What ails Europe? The European Union’s gross domestic product per person last year added up to only about 73 percent of America’s, accounting for differences in purchasing power. This is down in real terms from 77 percent in 2008, on the eve of the global financial crisis.
Brussels is worried. Earlier this month, Mario Draghi, former prime minister of Italy and president of the European Central Bank presented a diagnosis of Europe’s lackluster performance. Without a boost in productivity, he warned, Europe will fail to maintain its generous social welfare model, combat climate change and maintain its independence on the world stage: “This is an existential challenge.”
For the United States, too, it is critical that Europe succeeds. The E.U. remains America’s unparalleled ally, indispensable in facing an onslaught of new challenges, such as global warming and the rising geopolitical rivalry between China and the United States, which could once again fragment the world into rival blocs.
And, yet, the E.U.’s institutional architecture — the convoluted governance, shared with member states wielding veto power, the patchwork of often uncoordinated decisions and rules — is likely to get in the way of the massive effort the Draghi report calls for.
The continent’s central shortcoming is a pronounced slowdown in productivity growth. Labor productivity in the E.U. has declined to under 80 percent of that in the United States, from about 95 percent in the mid 1990s, as the continent has fallen further behind the technological frontier.
According to the Draghi report, were it not for the tech sector, Europe’s productivity growth over the past two decades would be quite near that of the United States. But back in the 1990s, Europe largely missed out on deploying the internet at that crucial time. And its digital deficits have grown since then.

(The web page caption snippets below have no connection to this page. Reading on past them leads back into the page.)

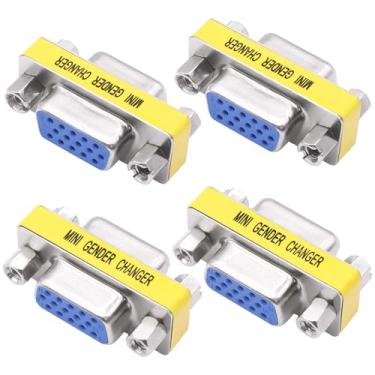 Imagem de YARCHONN DB15 VGA Gender Changer conector sem solda fêmea para adaptador fêmea D-SUB HD 15 pinos cabo serial acoplador para monitores de PC projetores - 4 peças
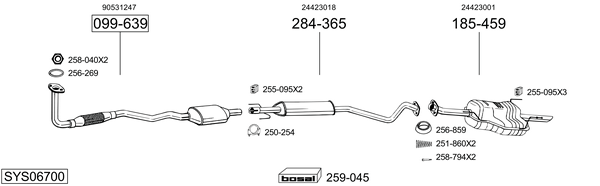 Sistema de gases de escape Vauxhall ASTRA Mk IV Hatchback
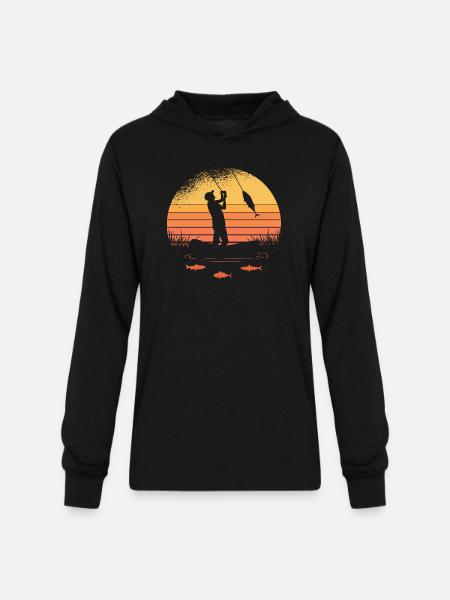 Basic Fisherman sunset - Unisex Long Sleeve Hoodie Shirt - black
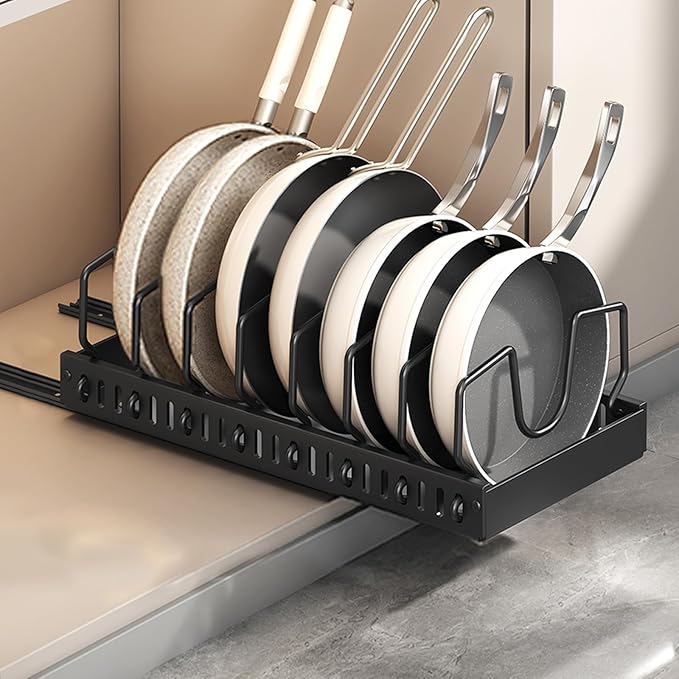 2 Pack Pots and Pans Organizer Under Cabinet, Sliding Pot Lid Holder and Pan Rack in Kitchen, Pull out Pot and Pan Organizer, for Pot Lid, Bakeware, Dishes, Pots and Pans Storage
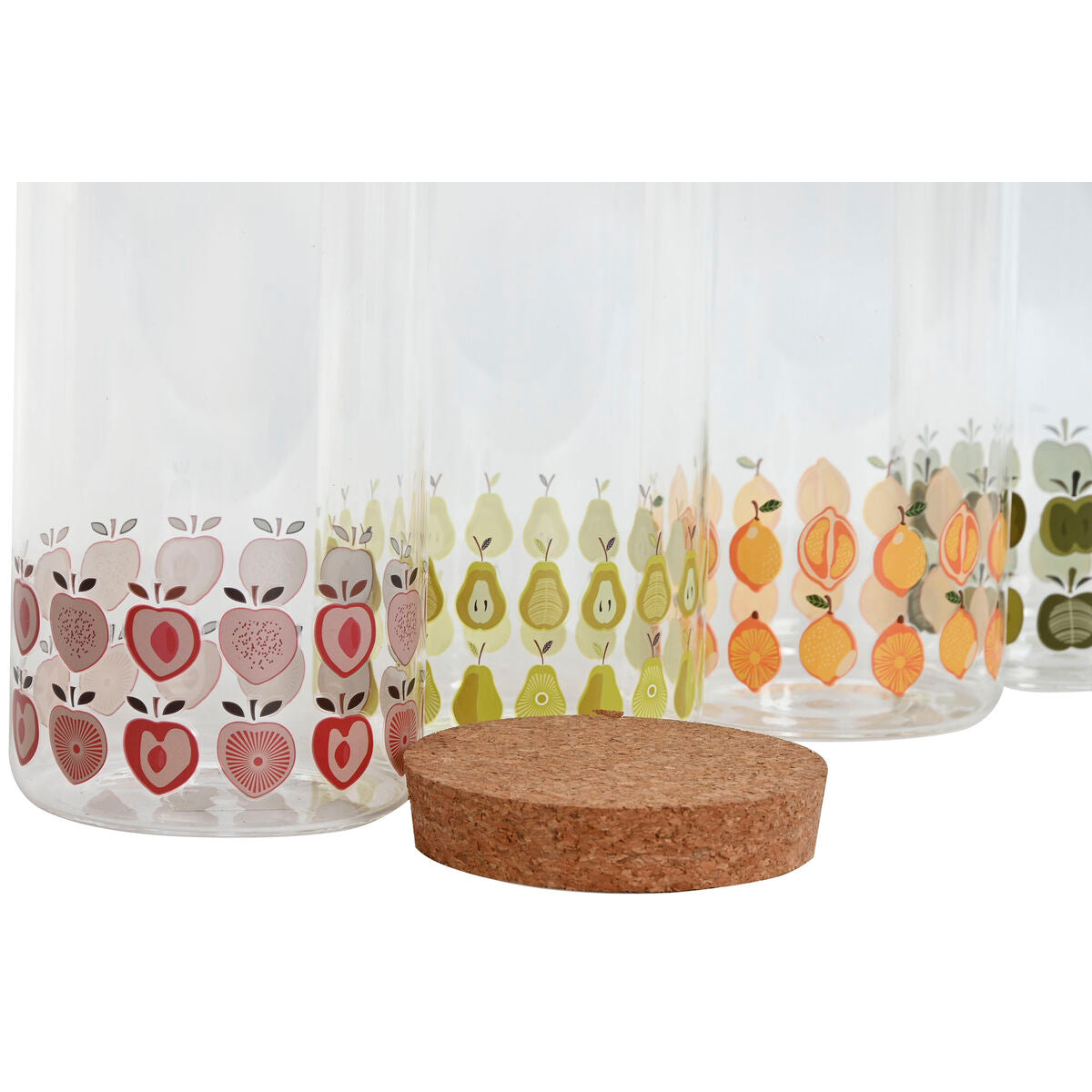 Boîte Home ESPRIT Jaune Vert Naturel Liège Silicone Verre Borosilicaté Shabby Chic 1 L (4 Unités)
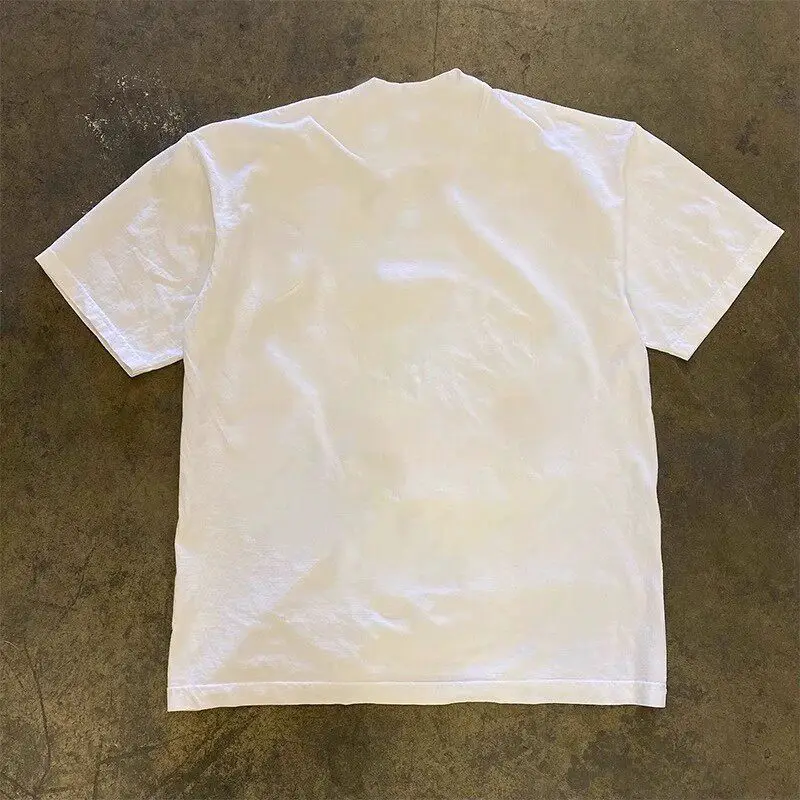 Xiao Chen Has Many Stories 3A260G Double Yarn Pure Cotton! American Retro Heavyweight Couple's Loose Short-Sleeved T-Shirt for Women and Men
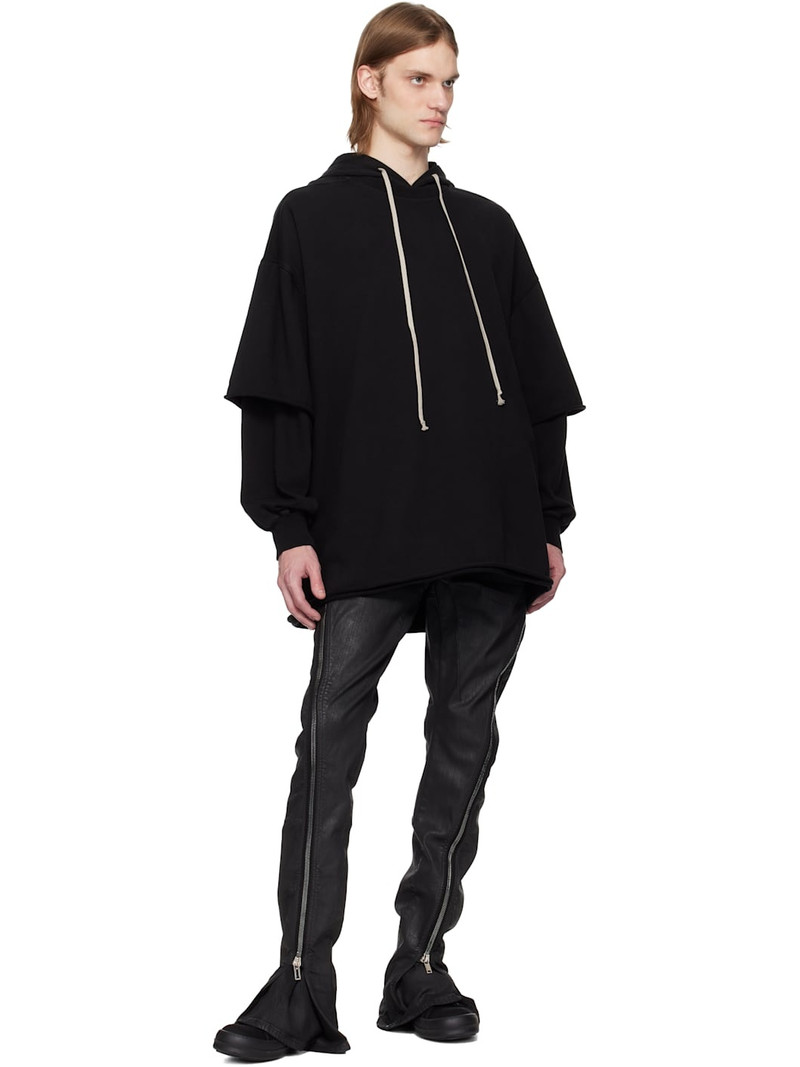 Rick Owens DRKSHDW Black Hollywood Tommy Hustler Hoodie outlook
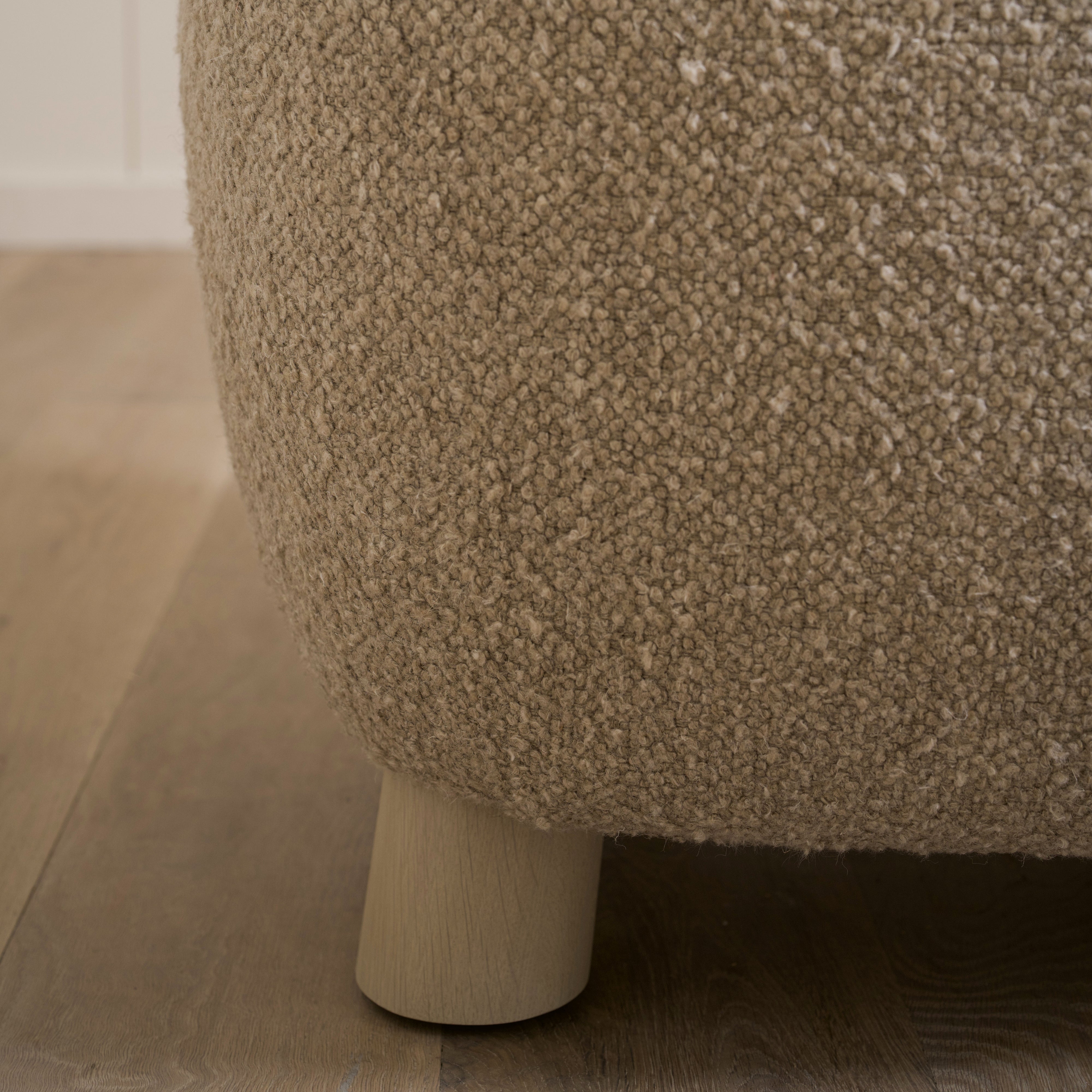 As Shown: 28"L x 29"D x 32.5"H | Style: Upholstered | Fabric: Berber Taupe | Finish: Sand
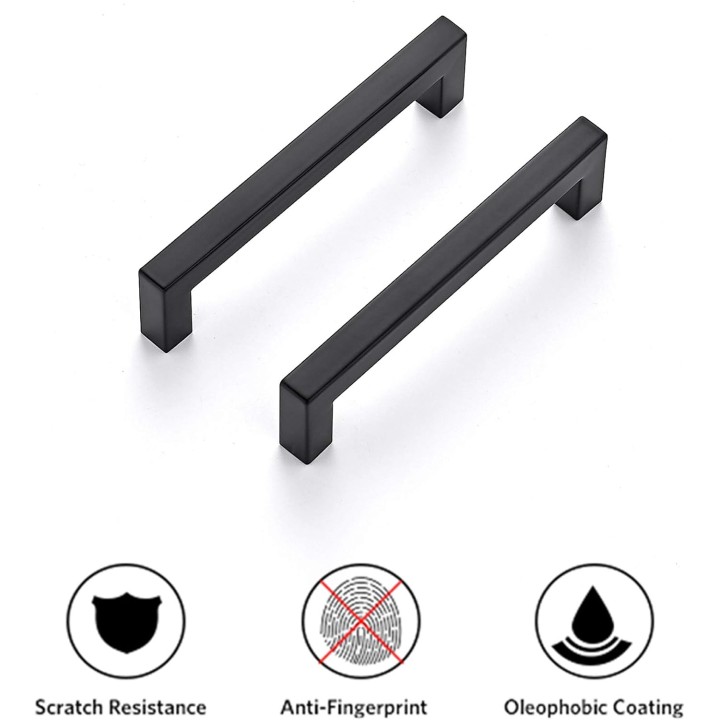 50 Pack Cabinet Handles Square Cabinets Cupboard Hanldes Matte Black Drawer Pulls Stainless Steel Kitchen Cabinet Pulls Cabinet Hardware Drawer Handles 5 inch Hole Center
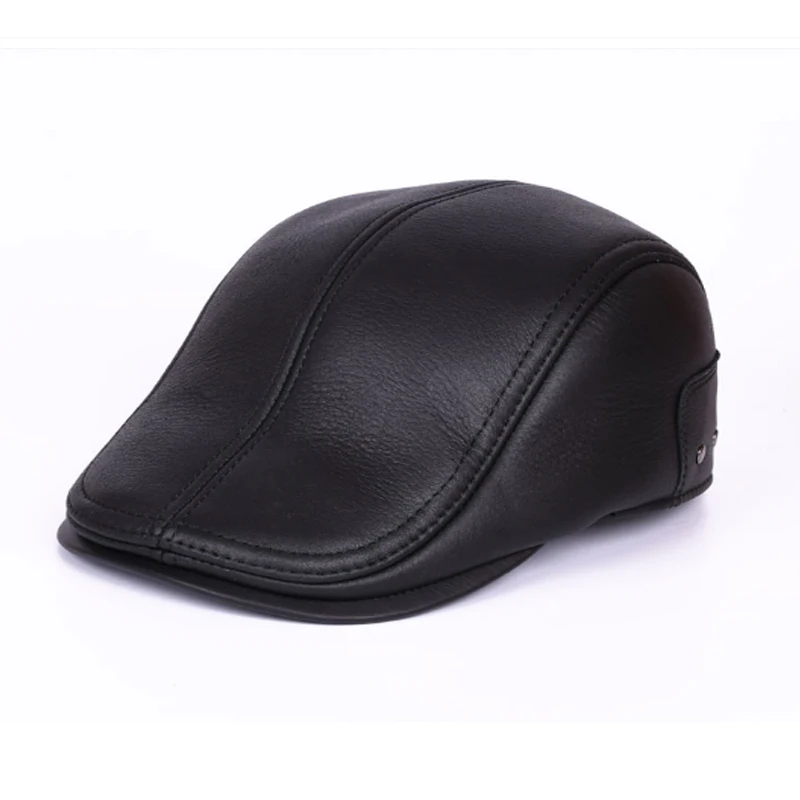 

New Unisex Genuine Leather Duckbill Boina Thin Berets Hats For Men/Women Leisure Black/Brown 54-61cm Fitted Cabbie Bonnet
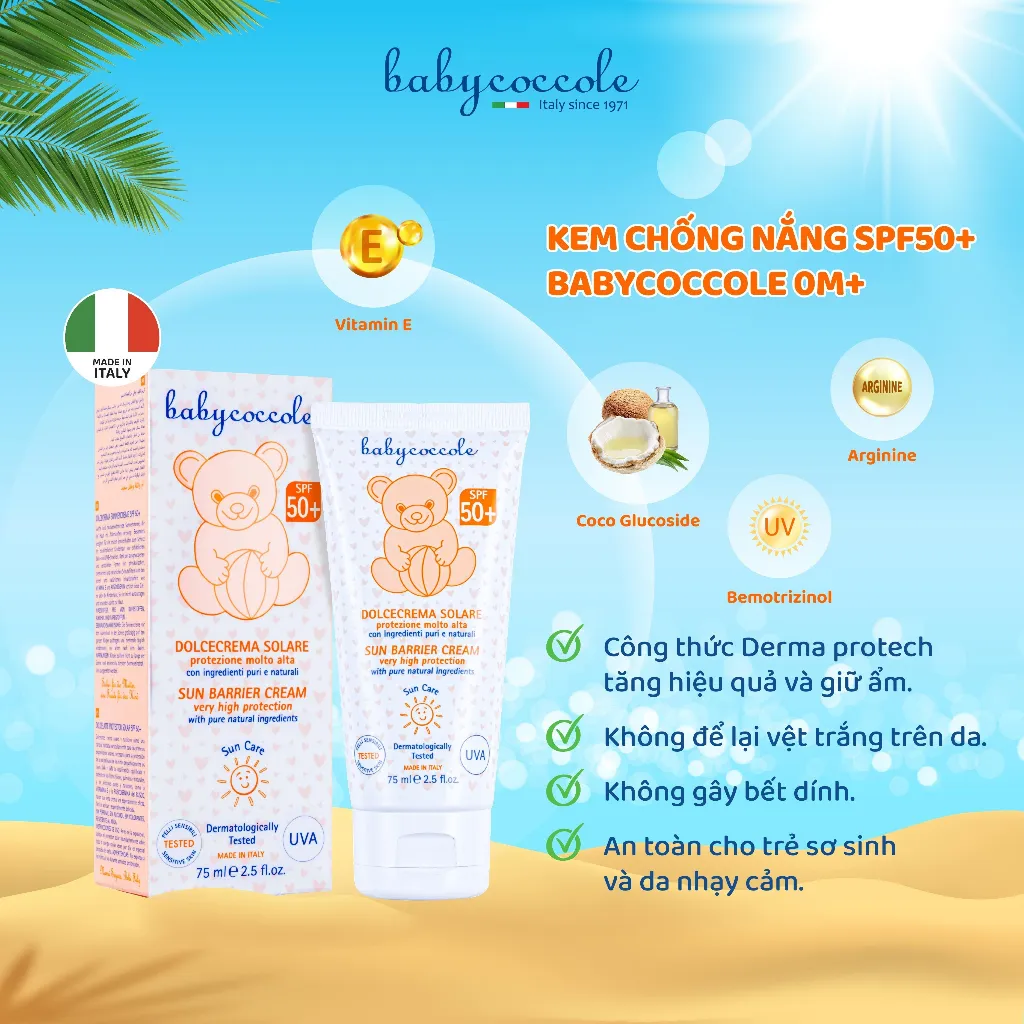Ảnh Kem chống nắng cho bé Babycoccole 0M+ an toàn cho trẻ sơ sinh & em bé da nhạy cảm SPF 50+ 30ml/75ml 1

There are precious few European companies at the cutting edge of artificial intelligence. At this stage, according to the Draghi report, there is no point for Europe to even try to compete in cloud computing. The region has created virtually no technologically disrupting firms; not one E.U. company with a market capitalization over 100 billion euros was created from scratch over the past 50 years. In the United States, there are six valued at over $1 trillion. The three biggest spenders on research and development in the United States are digital firms — Microsoft, Alphabet and Meta. In the E.U., the top three are automotive manufacturers, which are nonetheless failing to keep up with the electric-vehicle revolution.
More investment is badly needed. In 2021, E.U. companies spent about half as much on research and innovation as U.S. firms. Mr. Draghi’s report suggests the continent needs almost 5 percent of E.U. GDP in additional investment. To get over the shortfall, though, Europe must reconsider key elements of its architecture.
There are regulatory hurdles. Europe’s embrace of the “precautionary principle” — which can justify halting technologies to prevent plausible yet indeterminate harms in the future — has enabled a flood of regulation, inhibiting investment and innovation. For instance, limiting access to health data will hamstring the development of AI in the pharma industry. The hurdles rise as national governments add their own rules on top of E.U. law, creating a complex regulatory patchwork.
But the biggest challenge is that, however much it tries, the E.U. is still not really one big thing, but a collection of smaller ones. This makes it difficult for companies to scale. Consider the E.U.’s public support for research and development — $108 billion in 2021, not far behind the $131 billion the United States spent. Over 90 percent of the European money was handed out by nation states to their pet projects, making it hard to build a Europe-wide investment strategy.
Similar constraints play out in the telecommunications market, served by a bunch of relatively small national operators rather than larger continentwide firms. Defense budgets are national, which leads to a bewildering array of duplicative weapons systems rather than a Europe-wide interoperable defense infrastructure.
Critically, the E.U.’s several small capital markets lack the scale needed to raise the kind of money for firms to stay in the global race. Without broad financing instruments, which would likely include Europe-wide government securities, Mr. Draghi’s moonshot will not get off the ground.
Mr. Draghi’s report has many good ideas — to unify budgets, markets and strategies; to streamline rules to encourage innovation. At its core, the message is one that Europeans have heard before: For Europe to thrive, it must act as Europe. To the extent that it can, Washington should help it succeed.